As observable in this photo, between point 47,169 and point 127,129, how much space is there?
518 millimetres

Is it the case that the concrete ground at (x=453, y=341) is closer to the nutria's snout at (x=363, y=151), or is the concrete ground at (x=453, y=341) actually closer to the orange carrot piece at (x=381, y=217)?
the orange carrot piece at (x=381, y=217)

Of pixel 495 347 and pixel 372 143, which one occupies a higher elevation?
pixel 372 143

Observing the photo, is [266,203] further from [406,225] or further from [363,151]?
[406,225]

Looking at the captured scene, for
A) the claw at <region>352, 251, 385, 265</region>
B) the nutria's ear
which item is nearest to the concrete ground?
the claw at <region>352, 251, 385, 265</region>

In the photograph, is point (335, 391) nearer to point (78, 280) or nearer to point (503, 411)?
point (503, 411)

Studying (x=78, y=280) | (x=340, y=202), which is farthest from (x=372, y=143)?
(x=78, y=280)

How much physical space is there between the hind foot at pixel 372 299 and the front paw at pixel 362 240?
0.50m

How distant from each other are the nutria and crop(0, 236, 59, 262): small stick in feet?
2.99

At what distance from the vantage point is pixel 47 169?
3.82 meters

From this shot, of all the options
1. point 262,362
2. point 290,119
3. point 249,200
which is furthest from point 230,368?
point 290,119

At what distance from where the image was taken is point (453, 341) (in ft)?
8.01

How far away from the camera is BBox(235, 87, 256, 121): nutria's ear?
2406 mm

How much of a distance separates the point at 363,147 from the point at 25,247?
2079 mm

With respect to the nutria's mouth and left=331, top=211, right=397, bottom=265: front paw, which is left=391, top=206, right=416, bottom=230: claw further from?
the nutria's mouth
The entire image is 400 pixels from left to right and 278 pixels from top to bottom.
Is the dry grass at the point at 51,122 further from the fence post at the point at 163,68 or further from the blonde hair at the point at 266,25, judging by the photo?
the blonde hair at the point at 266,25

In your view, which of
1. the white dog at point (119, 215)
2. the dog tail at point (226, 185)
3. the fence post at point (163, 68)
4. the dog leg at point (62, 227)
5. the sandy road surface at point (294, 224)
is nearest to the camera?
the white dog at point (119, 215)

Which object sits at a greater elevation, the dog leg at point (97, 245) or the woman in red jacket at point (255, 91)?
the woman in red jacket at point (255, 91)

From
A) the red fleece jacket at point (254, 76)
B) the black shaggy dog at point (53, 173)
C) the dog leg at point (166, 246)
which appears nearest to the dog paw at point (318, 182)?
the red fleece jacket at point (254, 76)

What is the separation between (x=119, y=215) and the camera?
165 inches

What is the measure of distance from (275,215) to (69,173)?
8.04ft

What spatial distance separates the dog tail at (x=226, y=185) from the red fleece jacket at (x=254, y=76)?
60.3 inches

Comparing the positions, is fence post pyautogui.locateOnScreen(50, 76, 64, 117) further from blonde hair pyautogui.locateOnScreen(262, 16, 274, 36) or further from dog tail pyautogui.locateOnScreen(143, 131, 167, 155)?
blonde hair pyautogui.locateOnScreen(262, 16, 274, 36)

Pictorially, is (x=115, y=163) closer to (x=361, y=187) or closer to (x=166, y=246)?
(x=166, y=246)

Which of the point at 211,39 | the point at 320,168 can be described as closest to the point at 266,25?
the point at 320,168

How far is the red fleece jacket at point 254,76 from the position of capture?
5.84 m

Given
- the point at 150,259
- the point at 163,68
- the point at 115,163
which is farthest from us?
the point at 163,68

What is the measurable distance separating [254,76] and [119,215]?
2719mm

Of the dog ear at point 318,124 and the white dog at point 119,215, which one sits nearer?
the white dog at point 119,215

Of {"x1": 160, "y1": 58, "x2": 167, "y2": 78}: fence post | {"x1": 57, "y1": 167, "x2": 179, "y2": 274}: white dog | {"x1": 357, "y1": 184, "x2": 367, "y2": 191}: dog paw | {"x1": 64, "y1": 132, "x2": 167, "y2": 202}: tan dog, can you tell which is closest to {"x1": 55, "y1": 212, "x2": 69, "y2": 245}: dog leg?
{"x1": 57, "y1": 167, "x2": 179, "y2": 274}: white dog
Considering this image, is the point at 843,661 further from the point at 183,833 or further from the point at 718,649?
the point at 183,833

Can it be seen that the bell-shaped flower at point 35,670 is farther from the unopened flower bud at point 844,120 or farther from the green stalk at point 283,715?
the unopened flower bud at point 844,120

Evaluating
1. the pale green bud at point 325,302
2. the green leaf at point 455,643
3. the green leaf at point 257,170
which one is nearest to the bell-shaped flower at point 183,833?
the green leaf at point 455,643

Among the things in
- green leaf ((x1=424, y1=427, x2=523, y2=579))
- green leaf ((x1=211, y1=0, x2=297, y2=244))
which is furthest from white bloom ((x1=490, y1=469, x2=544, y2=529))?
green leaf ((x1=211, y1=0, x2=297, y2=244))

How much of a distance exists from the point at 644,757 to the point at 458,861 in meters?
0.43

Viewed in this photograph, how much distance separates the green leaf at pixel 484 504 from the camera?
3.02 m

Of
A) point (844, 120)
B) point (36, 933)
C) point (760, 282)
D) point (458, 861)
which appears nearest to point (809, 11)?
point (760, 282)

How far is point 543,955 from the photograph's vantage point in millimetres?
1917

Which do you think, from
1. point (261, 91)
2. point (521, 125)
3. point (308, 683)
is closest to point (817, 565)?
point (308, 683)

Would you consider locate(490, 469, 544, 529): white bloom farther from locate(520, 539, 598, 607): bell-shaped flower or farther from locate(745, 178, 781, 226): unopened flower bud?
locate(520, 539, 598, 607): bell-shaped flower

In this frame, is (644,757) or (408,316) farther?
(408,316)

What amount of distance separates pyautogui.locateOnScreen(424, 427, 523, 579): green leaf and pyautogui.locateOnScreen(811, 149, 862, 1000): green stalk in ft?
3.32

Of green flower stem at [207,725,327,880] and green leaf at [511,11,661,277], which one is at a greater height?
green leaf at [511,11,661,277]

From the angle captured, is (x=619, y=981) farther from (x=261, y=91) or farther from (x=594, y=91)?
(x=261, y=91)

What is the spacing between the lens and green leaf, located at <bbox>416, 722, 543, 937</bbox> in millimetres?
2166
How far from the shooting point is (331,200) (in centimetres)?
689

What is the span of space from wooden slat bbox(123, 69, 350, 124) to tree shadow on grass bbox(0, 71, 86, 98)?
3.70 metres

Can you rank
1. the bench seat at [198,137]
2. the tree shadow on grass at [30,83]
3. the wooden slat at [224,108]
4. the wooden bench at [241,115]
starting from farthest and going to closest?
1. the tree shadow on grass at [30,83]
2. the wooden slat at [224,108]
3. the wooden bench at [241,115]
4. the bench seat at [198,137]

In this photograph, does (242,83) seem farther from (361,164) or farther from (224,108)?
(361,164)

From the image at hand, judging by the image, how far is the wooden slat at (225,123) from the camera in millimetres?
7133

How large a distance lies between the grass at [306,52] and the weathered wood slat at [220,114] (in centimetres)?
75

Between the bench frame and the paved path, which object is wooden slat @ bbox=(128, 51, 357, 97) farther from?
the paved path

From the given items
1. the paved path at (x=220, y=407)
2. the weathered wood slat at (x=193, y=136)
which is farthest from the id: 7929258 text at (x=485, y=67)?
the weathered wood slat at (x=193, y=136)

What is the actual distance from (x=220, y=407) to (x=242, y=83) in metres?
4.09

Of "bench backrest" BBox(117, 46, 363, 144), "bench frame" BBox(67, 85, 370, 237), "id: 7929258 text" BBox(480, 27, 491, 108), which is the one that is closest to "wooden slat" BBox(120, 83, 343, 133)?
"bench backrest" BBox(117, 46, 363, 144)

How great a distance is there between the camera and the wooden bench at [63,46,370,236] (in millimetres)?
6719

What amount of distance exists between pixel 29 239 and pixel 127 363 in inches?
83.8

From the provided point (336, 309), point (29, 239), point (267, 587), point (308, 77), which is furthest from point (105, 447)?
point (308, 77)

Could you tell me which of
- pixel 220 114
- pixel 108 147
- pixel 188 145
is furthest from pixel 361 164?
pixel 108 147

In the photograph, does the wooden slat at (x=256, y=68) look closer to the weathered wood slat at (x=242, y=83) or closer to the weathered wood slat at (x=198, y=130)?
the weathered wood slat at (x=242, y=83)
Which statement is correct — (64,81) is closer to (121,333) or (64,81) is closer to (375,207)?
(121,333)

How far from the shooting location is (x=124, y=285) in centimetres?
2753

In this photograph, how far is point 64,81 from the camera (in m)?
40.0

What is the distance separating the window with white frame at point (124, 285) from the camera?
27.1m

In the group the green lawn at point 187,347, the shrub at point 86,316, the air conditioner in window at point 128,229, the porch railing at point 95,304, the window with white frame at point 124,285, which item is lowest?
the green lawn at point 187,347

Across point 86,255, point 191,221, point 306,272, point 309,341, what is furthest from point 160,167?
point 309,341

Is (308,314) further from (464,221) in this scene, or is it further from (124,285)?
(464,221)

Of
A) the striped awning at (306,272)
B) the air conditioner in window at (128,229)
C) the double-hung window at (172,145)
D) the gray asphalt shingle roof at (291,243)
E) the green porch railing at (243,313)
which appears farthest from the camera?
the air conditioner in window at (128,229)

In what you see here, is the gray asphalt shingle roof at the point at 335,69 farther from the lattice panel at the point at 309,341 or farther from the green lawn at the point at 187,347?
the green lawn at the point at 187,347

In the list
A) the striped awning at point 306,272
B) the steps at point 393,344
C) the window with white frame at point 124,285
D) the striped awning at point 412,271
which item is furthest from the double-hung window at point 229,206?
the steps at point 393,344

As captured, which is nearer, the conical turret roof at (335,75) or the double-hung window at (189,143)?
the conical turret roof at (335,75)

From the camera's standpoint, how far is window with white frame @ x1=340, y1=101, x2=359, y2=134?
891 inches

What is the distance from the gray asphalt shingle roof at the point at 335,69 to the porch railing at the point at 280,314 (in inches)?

**Work instructions:** Copy, unchanged, the rows from the very start through the line containing "518 millimetres", including that line.

**Output of the exercise:**
As observable in this photo, between point 47,169 and point 127,129, how much space is there?
518 millimetres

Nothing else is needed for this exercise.